SQL:建议的朋友具有1个分离度,其中我的朋友共享两个以上的共同朋友

[英]SQL: Suggested friends with 1 degree of separation where my friends share more than 2 mutual friends

I'm having a problem writing a query to suggest friends to my end users when their friends share more than one friend in common. 当我的最终用户的朋友共享一个以上的朋友时,我在编写查询以向我的最终用户推荐朋友时遇到问题。 Currently the schema thats being used is far from optimal, but my boss is adamant that I am not allowed to alter the table structure, even though I've told him that providing 2 columns for a friend relationship is much faster than one column 当前使用的模式远非最佳,但我的老板坚决不允许我更改表结构,即使我告诉他为朋友关系提供2列比一列要快得多

We currently have one pair of values for each friendship: 目前,每个友谊都有一对价值观:

friendID  |  Entity_ID1  |  Entity_Id2
   1              2             3
   2              1             4
   3              2             5

Where I know that having an inverse for this column would make my query much simpler. 我知道对这一列取反将使我的查询简单得多。 So far I have devised the following query to attempt to find suggested friends for a user: 到目前为止,我已经设计了以下查询来尝试为用户找到建议的朋友:

  SELECT DISTINCT Entity_Id, Fb_Id, First_Name, Last_Name, Profile_Pic_Url, Last_CheckIn_Place, Category
  FROM entity
  JOIN friends F1
  ON entity.Entity_Id = F1.Entity_Id2 OR entity.Entity_Id = F1.Entity_Id1
  /* Friends of Friends */
  WHERE F1.Entity_Id2 IN
  (
    SELECT Entity_Id1
      FROM friends F
     WHERE F.Entity_Id2 = :userId
       AND F.Category != 4

     UNION

     SELECT Entity_Id2
      FROM friends F
     WHERE F.Entity_Id1 = :userId
       AND F.Category != 4
  )
  /* Exclude my friends */
  AND F1.Entity_Id1 NOT IN
  (
    SELECT Entity_Id1
      FROM friends F
     WHERE F.Entity_Id2 = :userId
       AND F.Category != 4

     UNION

     SELECT Entity_Id2
      FROM friends F
     WHERE F.Entity_Id1 = :userId
       AND F.Category != 4
  )
  /* Exclude self */
  AND F1.Entity_Id1 != :userId
  GROUP BY Entity_Id

  /* Perform again for userId 2 */
  UNION

  SELECT DISTINCT Entity_Id, Fb_Id, First_Name, Last_Name, Profile_Pic_Url, Last_CheckIn_Place, Category
  FROM entity
  JOIN friends F2
  ON entity.Entity_Id = F2.Entity_Id2 OR entity.Entity_Id = F2.Entity_Id1
  WHERE F2.Entity_Id1 IN
  (
    SELECT Entity_Id1
      FROM friends F
     WHERE F.Entity_Id2 = :userId
       AND F.Category != 4

     UNION

     SELECT Entity_Id2
      FROM friends F
     WHERE F.Entity_Id1 = :userId
       AND F.Category != 4
  )
  /* Exclude my friends */
  AND F2.Entity_Id2 NOT IN
  (
    SELECT Entity_Id1
      FROM friends F
     WHERE F.Entity_Id2 = :userId
       AND F.Category != 4

     UNION

     SELECT Entity_Id2
      FROM friends F
     WHERE F.Entity_Id1 = :userId
       AND F.Category != 4
  )
  AND F2.Entity_Id2 != :userId
  GROUP BY Entity_Id

This sort of works, however it returns users that I am already friends with which is not what I want, I thought by having the NOT IN() clause for my friends, and then using UNION to merge the results, this would strip my friends out but apparently it does not. 这种类型的作品,但是它返回的用户已经不是我想要的朋友了,我认为通过为我的朋友使用NOT IN()子句,然后使用UNION合并结果,可以删除我的朋友出来,但显然没有。
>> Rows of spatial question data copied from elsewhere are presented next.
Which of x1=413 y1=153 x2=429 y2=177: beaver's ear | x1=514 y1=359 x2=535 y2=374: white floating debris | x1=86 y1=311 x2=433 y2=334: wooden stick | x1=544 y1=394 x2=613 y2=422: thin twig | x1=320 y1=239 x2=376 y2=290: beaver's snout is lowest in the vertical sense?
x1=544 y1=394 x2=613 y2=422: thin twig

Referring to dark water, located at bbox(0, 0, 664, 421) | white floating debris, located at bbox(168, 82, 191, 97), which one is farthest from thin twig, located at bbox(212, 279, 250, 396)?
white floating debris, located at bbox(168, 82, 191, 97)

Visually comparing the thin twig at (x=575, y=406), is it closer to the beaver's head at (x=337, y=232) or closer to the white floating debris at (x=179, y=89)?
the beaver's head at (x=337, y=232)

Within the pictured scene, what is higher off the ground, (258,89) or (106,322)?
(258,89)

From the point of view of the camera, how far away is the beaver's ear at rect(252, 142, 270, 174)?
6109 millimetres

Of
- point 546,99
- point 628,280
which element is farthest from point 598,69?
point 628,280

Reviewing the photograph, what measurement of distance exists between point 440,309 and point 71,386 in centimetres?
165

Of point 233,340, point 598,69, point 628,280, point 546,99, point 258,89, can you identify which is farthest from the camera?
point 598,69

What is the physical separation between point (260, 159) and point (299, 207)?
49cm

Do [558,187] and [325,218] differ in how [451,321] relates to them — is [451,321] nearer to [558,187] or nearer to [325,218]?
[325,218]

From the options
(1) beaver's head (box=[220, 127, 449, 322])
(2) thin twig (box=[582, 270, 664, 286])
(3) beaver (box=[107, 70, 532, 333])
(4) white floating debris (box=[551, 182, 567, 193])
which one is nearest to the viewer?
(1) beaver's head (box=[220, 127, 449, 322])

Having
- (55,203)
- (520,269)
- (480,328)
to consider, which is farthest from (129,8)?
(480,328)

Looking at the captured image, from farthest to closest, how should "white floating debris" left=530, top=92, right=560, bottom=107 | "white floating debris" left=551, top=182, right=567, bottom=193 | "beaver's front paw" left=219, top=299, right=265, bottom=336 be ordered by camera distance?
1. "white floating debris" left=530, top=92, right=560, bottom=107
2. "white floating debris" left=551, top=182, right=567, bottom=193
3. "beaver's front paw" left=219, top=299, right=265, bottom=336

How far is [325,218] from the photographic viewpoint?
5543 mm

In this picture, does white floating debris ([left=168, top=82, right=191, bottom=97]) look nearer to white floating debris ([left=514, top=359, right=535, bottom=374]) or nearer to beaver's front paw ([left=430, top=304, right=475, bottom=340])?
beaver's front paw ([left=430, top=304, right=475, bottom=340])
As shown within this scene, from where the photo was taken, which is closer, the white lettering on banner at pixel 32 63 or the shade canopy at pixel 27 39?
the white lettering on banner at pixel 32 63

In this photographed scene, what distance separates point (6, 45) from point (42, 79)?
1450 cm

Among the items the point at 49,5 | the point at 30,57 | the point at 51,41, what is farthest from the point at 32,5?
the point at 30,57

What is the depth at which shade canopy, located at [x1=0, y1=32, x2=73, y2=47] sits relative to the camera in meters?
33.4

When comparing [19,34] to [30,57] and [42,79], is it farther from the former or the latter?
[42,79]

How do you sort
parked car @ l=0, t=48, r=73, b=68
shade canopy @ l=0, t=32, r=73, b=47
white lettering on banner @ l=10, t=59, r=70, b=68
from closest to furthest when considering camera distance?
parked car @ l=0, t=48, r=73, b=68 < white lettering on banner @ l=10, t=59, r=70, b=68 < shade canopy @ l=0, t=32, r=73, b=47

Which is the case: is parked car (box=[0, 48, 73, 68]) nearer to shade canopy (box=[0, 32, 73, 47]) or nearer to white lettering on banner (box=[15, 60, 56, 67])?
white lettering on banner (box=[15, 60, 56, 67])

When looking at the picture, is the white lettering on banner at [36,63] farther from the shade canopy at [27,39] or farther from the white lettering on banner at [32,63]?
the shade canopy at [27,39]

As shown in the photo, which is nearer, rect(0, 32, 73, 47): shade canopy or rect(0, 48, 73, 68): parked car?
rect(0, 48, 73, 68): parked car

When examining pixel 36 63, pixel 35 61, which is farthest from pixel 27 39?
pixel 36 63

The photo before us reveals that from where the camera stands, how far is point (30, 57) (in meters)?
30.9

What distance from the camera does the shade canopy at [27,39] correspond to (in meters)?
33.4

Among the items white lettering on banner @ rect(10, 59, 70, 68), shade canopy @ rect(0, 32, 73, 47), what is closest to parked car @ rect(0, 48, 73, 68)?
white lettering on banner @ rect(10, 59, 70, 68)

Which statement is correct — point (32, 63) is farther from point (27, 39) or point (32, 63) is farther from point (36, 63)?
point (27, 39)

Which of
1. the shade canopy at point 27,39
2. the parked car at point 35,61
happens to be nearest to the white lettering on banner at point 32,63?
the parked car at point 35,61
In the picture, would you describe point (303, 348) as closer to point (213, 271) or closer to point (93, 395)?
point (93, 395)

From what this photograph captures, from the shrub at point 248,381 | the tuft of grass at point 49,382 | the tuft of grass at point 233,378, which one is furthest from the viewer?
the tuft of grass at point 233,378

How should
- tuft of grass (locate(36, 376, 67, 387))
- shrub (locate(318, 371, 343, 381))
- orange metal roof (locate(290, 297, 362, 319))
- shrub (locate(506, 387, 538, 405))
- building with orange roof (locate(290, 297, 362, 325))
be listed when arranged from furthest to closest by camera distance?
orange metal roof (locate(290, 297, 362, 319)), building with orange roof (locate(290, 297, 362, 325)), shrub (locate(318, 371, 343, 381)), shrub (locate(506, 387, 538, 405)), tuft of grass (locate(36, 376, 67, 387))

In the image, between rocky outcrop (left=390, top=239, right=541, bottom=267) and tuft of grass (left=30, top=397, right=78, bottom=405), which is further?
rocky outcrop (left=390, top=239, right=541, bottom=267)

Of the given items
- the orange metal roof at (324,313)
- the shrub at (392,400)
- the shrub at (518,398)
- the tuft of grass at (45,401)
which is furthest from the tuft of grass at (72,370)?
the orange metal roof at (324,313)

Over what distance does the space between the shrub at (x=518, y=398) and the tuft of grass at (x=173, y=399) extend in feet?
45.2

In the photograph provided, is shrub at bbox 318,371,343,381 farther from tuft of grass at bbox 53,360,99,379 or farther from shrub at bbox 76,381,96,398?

What am I doing wrong here, and is there any way to make this query shorter without modifying the schema, right now it seems far to long and rather un-manageable. 我在这里做错了什么,有什么办法可以在不修改模式的情况下缩短查询时间,现在看来很长,而且难以管理。

Missing the reciprocal relationship does make this much harder. 缺少互惠关系确实使这变得更加困难。 It requires checking both directions of the relationship. 它需要检查关系的两个方向。 You seem to be pursing aa strategy of using union to reconstruct both sides of the relationship. 您似乎正在寻求使用union来重建关系双方的策略。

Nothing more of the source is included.